__Information__
^^^^^^^^
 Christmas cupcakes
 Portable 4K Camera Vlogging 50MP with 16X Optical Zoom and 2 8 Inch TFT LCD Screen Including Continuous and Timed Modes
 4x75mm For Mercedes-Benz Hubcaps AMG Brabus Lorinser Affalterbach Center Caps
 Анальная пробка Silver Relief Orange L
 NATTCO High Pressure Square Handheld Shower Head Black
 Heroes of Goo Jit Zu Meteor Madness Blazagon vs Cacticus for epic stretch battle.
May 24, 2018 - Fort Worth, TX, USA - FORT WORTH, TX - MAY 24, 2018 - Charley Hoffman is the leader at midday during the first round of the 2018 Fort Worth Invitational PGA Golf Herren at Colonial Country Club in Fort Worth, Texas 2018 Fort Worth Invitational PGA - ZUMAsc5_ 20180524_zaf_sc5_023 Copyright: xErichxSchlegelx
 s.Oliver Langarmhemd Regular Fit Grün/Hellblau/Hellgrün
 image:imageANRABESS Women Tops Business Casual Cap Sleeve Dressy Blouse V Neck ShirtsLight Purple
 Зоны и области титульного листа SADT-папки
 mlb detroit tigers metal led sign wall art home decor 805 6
^^^^^^^^
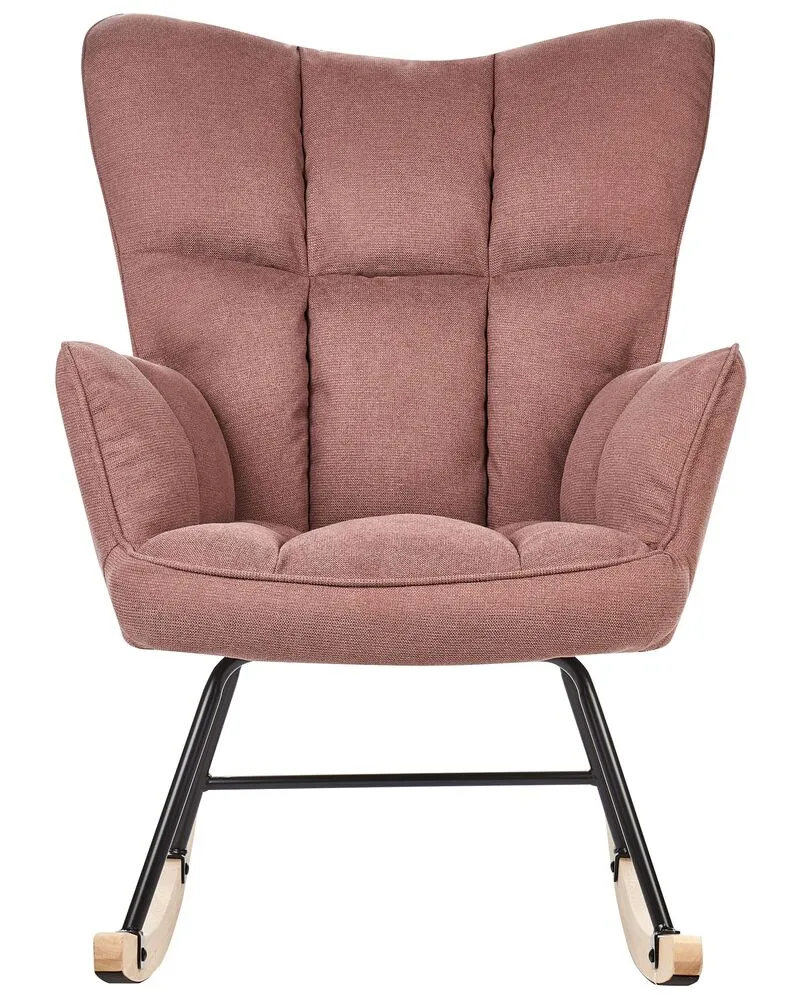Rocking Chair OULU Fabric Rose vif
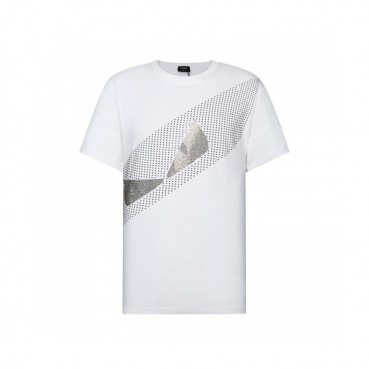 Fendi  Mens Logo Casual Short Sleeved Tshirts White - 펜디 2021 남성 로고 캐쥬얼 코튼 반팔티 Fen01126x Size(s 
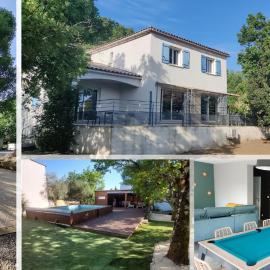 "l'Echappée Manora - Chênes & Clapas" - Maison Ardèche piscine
^^^^^^^^
__Aim of the exercise__
In the entries above, find the line with "Portable 4K Camera" and the line with "Heroes of Goo", then set down exactly those two and every line between them, nothing else.

__Output of the task__
 Portable 4K Camera Vlogging 50MP with 16X Optical Zoom and 2 8 Inch TFT LCD Screen Including Continuous and Timed Modes
 4x75mm For Mercedes-Benz Hubcaps AMG Brabus Lorinser Affalterbach Center Caps
 Анальная пробка Silver Relief Orange L
 NATTCO High Pressure Square Handheld Shower Head Black
 Heroes of Goo Jit Zu Meteor Madness Blazagon vs Cacticus for epic stretch battle.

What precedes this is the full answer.